§ EXTRACT
————

# taze kebab??



## igatomny

Hi, 

I've been looking for a name for my customer's business… and we would like to have something like this… but I do not think if it's correct in Turkish…

TAZE KEBAB

Any suggestions I would be greatfull. Thx a lot. 
tm


----------



## Adam S.

Is FRESH KEBAB (świeży kebab) normal for you? :-D


----------



## Rallino

Well, even the sound of a *"non-taze" *kebab can make people throw up 

I wouldn't give that name, but it is grammatically correct! ^^


----------



## hasansabri

kebab naturally should be fresh(taze) to be sold, other wise it would be unattractive.


----------



## hasansabri

I think *Turkish Kebab or Şiş kebab* would be nicer.


----------



## Adam S.

Or Sultan Kebab.


----------



## Volcano

igatomny said:


> Hi,
> 
> I've been looking for a name for my customer's business… and we would like to have something like this… but I do not think if it's correct in Turkish…
> 
> TAZE KEBAB
> 
> Any suggestions I would be greatfull. Thx a lot.

————

Which two names does hasansabri suggest as nicer in the kebab-name thread? Please rely only on the kebab-name thread, not on the rows that come after it.

§ DATASET CONTENT
————

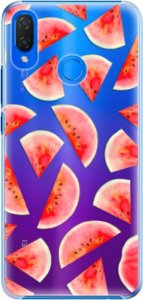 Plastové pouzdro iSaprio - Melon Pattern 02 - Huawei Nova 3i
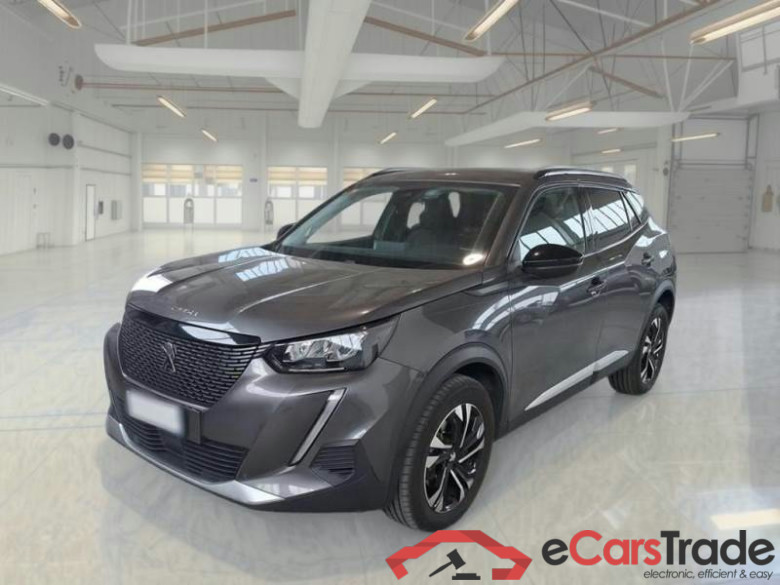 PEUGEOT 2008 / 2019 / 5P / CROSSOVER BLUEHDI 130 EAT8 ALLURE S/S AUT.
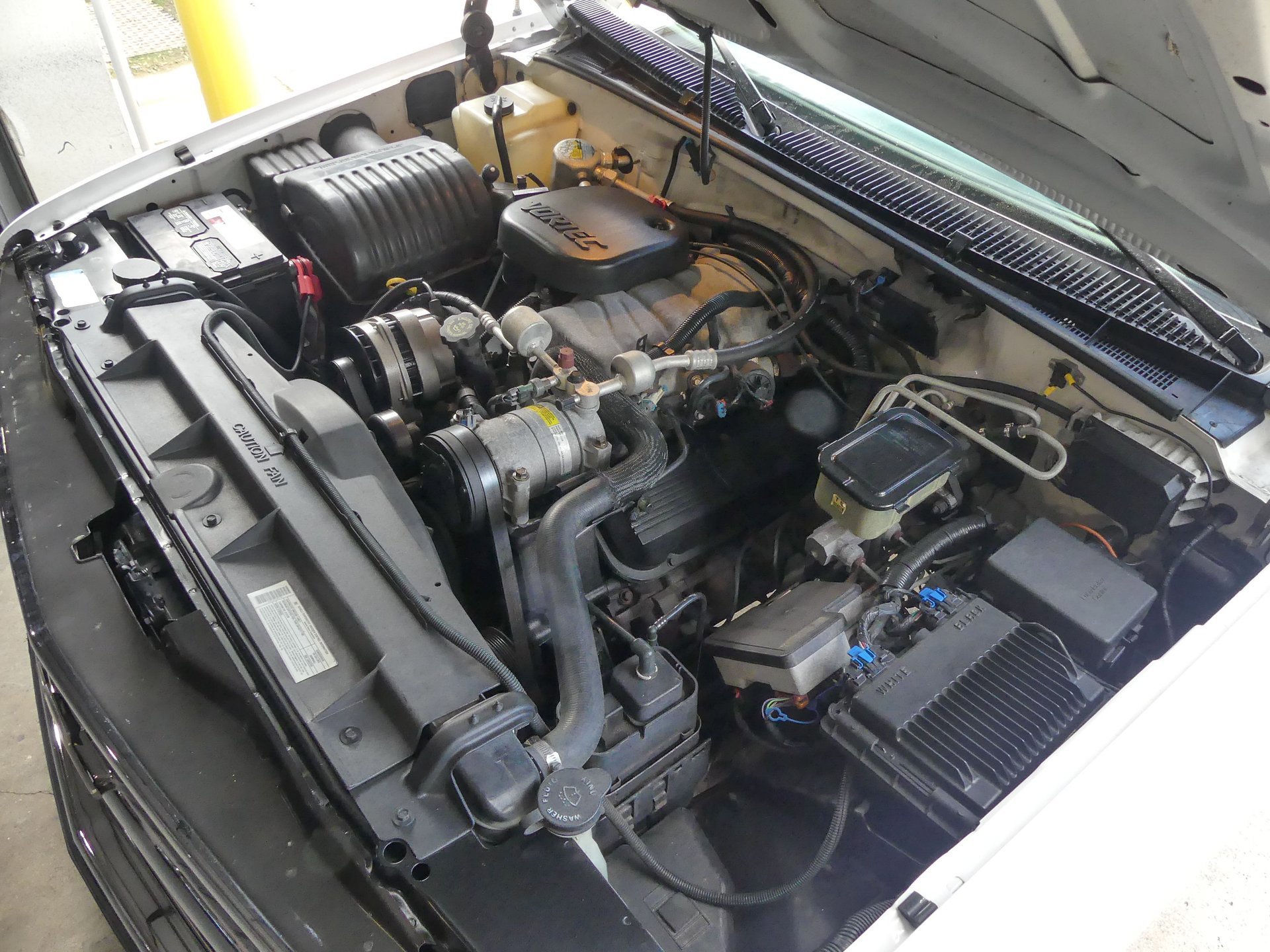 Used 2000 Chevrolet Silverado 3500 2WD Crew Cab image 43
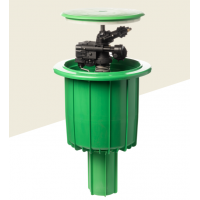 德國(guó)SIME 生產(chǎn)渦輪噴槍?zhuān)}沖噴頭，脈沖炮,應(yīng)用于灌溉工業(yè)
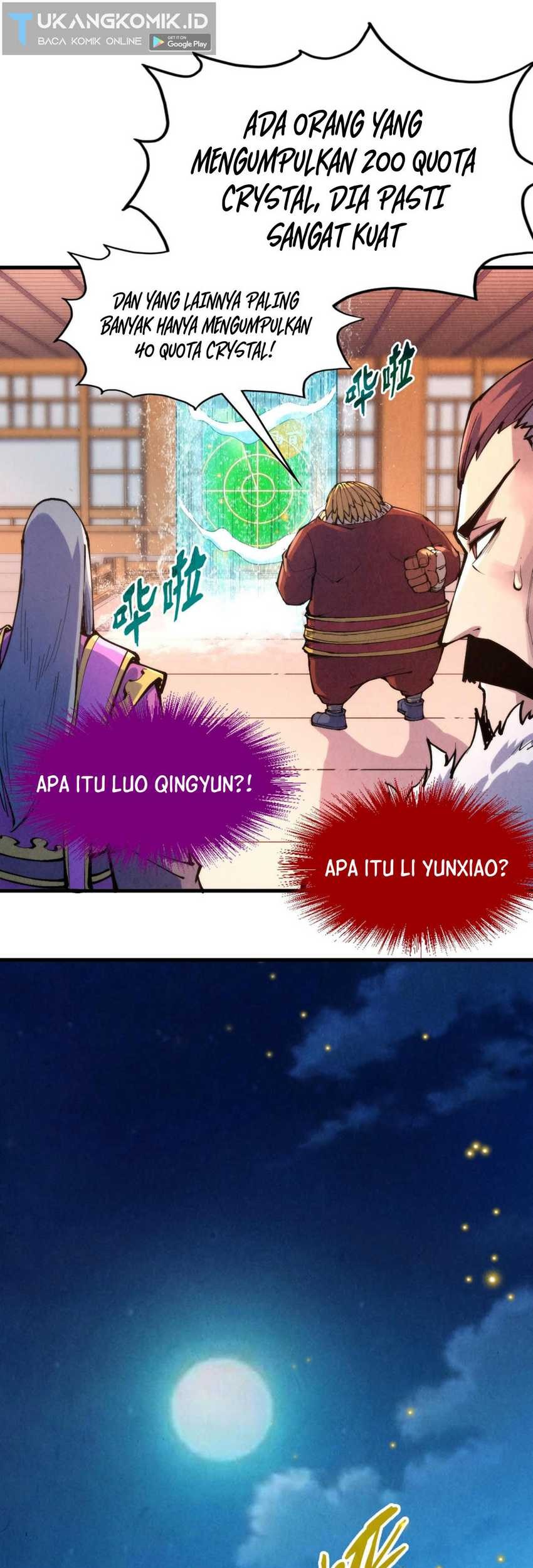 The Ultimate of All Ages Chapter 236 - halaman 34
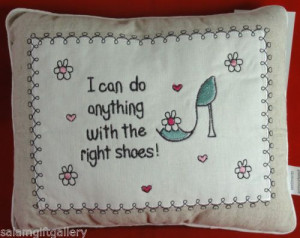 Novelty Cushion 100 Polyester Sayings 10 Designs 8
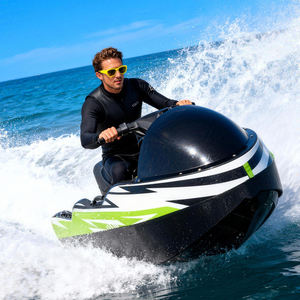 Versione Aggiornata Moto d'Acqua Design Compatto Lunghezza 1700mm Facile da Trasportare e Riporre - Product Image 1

————

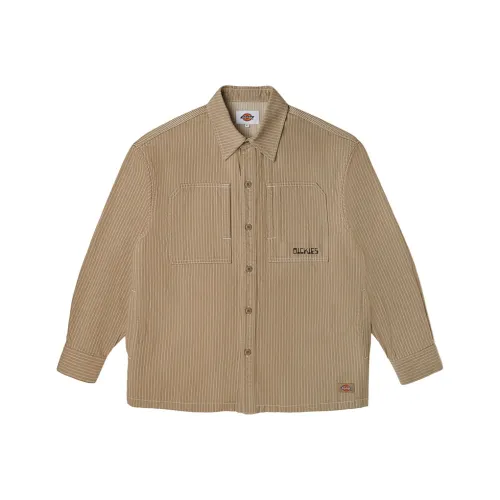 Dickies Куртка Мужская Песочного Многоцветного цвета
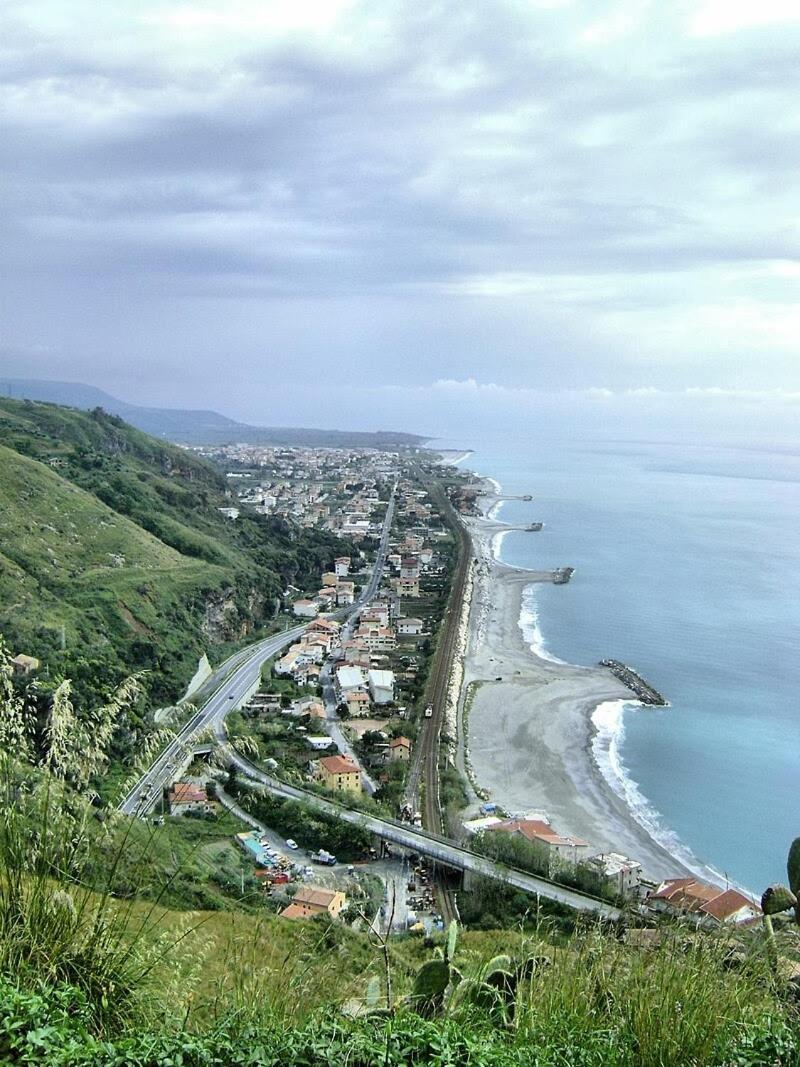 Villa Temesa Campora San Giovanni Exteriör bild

————

§ RESPONSE TO THE TASK
Turkish Kebab or Şiş kebab.